Strengths and weaknesses/limitations of the study

This scoping review has some potential limitations. First, the most recent articles are underrepresented because screening ended in November 2020. However, the COVID-19 pandemic has resulted in disruptions to cancer care, including end of life treatments, as healthcare systems worldwide struggle to balance the needs of cancer patients with the demands of addressing the pandemic [54, 55]. Therefore, we think that the publications for this period do not necessarily fit into the process of changes in end of life care. Second, in spite of the high-sensitivity search strategy, key papers may have been omitted: certain stages of reviews imply a degree of subjectivity, such as selection of studies, and narrative synthesis. However, thanks to the high degree of concordance between the different reviewers during the article screening process, we are confident that the number of potentially missed articles is low. Finally, since our scoping review aimed to assess the frequency of end of life anticancer drug use across comparable publications, we selected studies that were homogeneous in terms of publication dates and cancer types, without considering other potentially relevant methodological factors including patient characteristics, therapy modalities, and disease stages. While the inclusion of these additional factors may have improved the homogeneity of the research, it would have resulted in a significant reduction in the number of pertinent publications and would not have been consistent with the scoping nature of the review.
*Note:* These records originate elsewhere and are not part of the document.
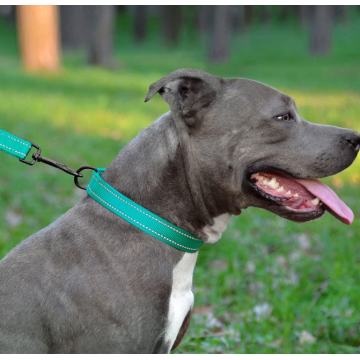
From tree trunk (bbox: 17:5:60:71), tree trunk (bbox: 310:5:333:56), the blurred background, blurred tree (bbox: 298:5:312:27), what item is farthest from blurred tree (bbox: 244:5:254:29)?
tree trunk (bbox: 17:5:60:71)

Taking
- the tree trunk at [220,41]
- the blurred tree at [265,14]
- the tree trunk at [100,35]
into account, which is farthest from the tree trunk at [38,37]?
the blurred tree at [265,14]

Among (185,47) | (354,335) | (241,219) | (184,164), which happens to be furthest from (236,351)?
(185,47)

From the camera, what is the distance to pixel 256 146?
112 inches

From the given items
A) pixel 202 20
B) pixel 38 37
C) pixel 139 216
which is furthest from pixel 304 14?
pixel 139 216

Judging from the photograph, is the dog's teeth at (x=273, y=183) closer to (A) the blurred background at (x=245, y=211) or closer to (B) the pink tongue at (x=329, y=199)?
(B) the pink tongue at (x=329, y=199)

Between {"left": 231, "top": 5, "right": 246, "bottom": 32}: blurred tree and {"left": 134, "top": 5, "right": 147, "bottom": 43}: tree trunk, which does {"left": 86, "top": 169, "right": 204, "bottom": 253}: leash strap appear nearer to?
{"left": 134, "top": 5, "right": 147, "bottom": 43}: tree trunk

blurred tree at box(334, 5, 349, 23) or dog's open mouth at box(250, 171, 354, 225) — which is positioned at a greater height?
dog's open mouth at box(250, 171, 354, 225)

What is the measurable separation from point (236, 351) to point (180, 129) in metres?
1.63

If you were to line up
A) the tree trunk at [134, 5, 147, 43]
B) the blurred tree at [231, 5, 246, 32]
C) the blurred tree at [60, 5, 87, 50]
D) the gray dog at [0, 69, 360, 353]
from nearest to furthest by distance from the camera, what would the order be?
the gray dog at [0, 69, 360, 353] → the blurred tree at [60, 5, 87, 50] → the tree trunk at [134, 5, 147, 43] → the blurred tree at [231, 5, 246, 32]

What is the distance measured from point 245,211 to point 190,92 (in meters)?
2.95

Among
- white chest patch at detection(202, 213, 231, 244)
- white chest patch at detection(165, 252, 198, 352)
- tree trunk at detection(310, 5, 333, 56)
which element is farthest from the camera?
tree trunk at detection(310, 5, 333, 56)

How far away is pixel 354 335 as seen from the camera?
384cm

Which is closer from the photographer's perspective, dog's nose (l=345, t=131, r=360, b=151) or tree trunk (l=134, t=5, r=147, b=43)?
dog's nose (l=345, t=131, r=360, b=151)

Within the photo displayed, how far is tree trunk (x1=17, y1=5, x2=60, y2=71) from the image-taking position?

Despite these potential limitations, our evidence scoping has several strengths. To our knowledge, this is the first evidence scoping review that comprehensively describes the methods applied in primary research studies reporting end of life anticancer drug use. A high number of relevant publications were identified thanks to the extensive and structured literature search and constitute a useful dataset to facilitate further, more specific studies. The research was not restricted to full-text publications, but to ensure exhaustivity we also screened conference abstracts, letters, and editorials. In addition to English, we reviewed publications in Spanish, French, German, Hungarian, Italian, Russian, and Chinese languages reporting primary quantitative data. This scoping review included studies with a minimum of 100 adult patients which reduces the probability of random error arising from low sample sizes.

Future large, multicentre studies would be the most recommended and efficient design to establish the time patterns of end of life anticancer drug use, by assessing the starting date of treatments and analysing data at different time intervals. These future studies on end of life anticancer treatment frequencies should be particularly informative regarding whether treatment is given to patients as part of standard of care or as part of an experimental study, and ideally should collect information about the number of previous treatments and clinical responses, patients’ functional status, their degree of awareness about prognostic and potential side-effects, and eventual palliative care. Moreover, in future studies on end of life anticancer drug use, standardized methodology and study setting are warranted to achieve benchmarkable end of life results.

Conclusions

Our scoping review provides an exhaustive description of the main characteristics of primary studies that aimed to analyse the treatments administered during the end of life period. Our results show that the proportion of patients receiving cancer-directed treatment at end of life varies widely and was highly prevalent in many publications. However, the large methodological variability across studies poses many challenges in assessing and comparing the extent of overtreatment at the end of life and the importance of its respective determinants. The enormous clinical and social consequences of the excessive use of aggressive treatments in cancer patients with a very poor prognosis require standardized research methods and sound indicators that can be applied widely.